The novel coronavirus pneumonia, which emerged at the end of 2019 (COVID-19), has posed a serious threat to global public health. It has been identified by the WHO (WHO) as a global epidemic. As of November 19, 2020, novel coronavirus pneumonia cases in more than 200 countries and regions had more than 55 million 920 thousand confirmed cases, and the cumulative number of deaths was over 1 million 340 thousand. It was found that some patients still experienced different degrees of fatigue, dyspnea and other symptoms after discharge.

Lung gas MRI technology overcomes the technical challenge of clinical proton (1H) MRI on the "blind area" of lung cavity, and provides a new medical equipment for quantitative and visual detection of major lung diseases. The equipment can be used for quantitative and visual evaluation of lung function of patients with COVID-19, effectively solve the problem that conventional clinical detection equipment (CT, chest X-ray) has ionizing radiation and cannot realize quantitative detection of lung function, and breaks through the bottleneck of high-performance imaging instrument.

Ultrasensitive Magnetic Resonance Research Group applied self-developed gas MRI equipment to achieve the quantitative and visual assessment of lung microstructure, ventilation and gas-blood exchange function of discharged COVID-19 patients for the first time in the world. It was found that although the lung CT images and the parameters of discharged patients’ lung function with common diseases were not abnormal, their gas MRI images showed slight impairment of ventilation function and obvious impairment of gas-blood exchange function. The ventilation and gas-blood exchange functions of most discharged patients with common diseases showed progressive improvement at the sixth month of follow-up.

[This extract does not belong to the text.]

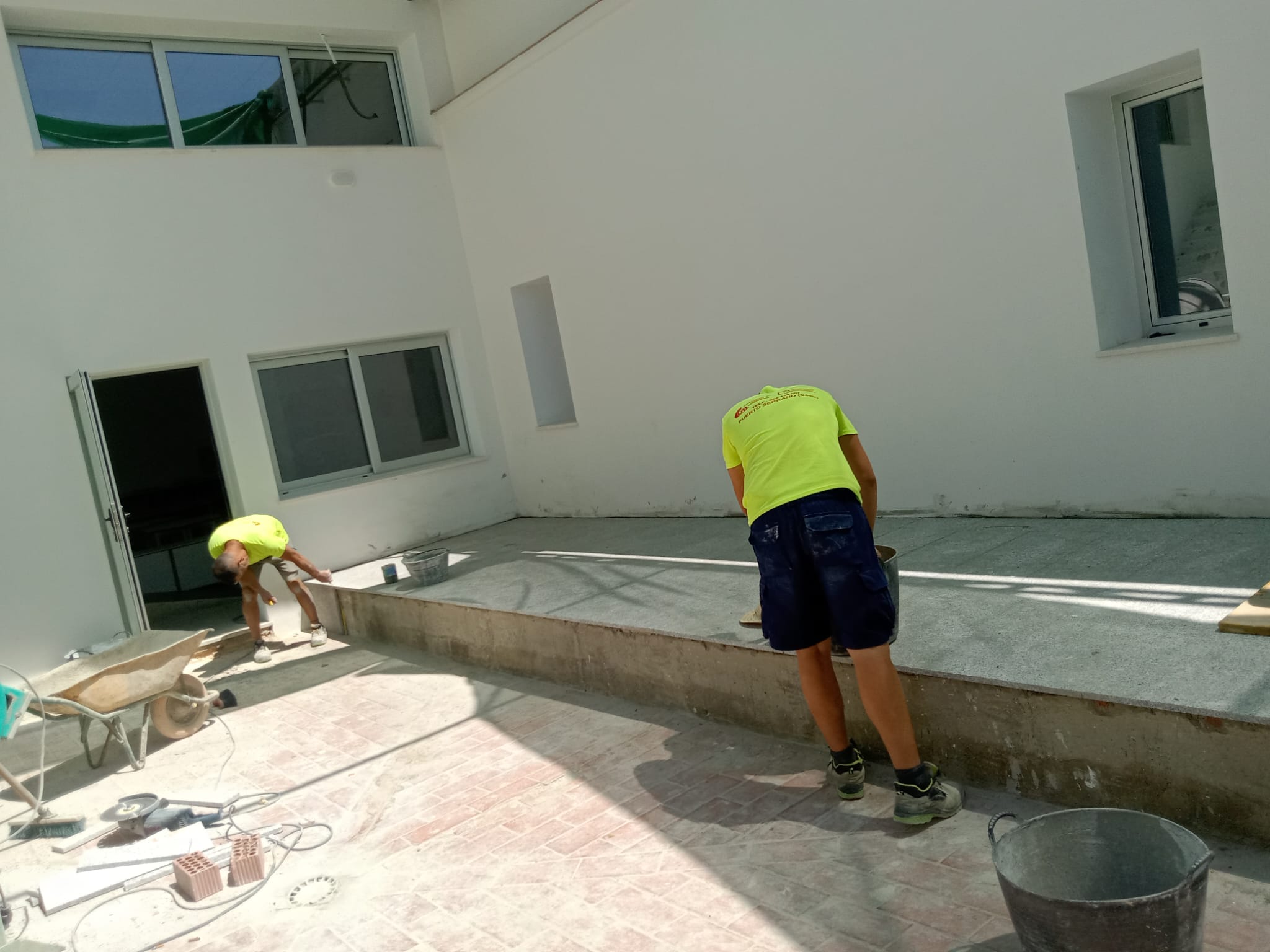 Dos operarios trabajan en el escenario sobre el que se ubicará la pantalla en Puerto Serrano.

This research not only provides scientific and technological support for the clinical rehabilitation of discharged patients with new coronary pneumonia, but also is an important supplement to existing clinical imaging technology.

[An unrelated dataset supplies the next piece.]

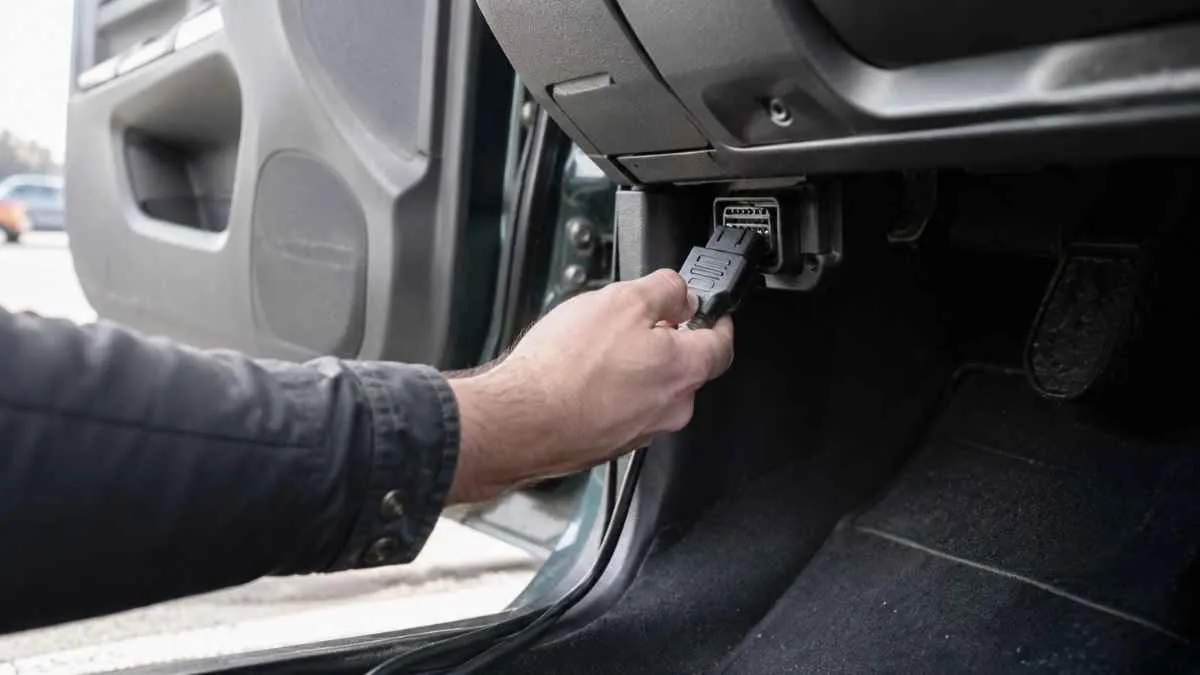 Person plugging an OBD2 scanner into a used car's diagnostic port before purchase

Diagram of lung microstructure and gas-blood exchange quantitative inspection based on hyperpolarized 129Xe gas MRI technology.

Typical lung images of three COVID-19 patients discharged from hospital.

From top to bottom: CT images of the lungs in the acute phase of pneumonia, CT images of the lungs at the end of the recovery period (before and after discharge), corresponding lung gas MRI images and clustered lung ventilation function images.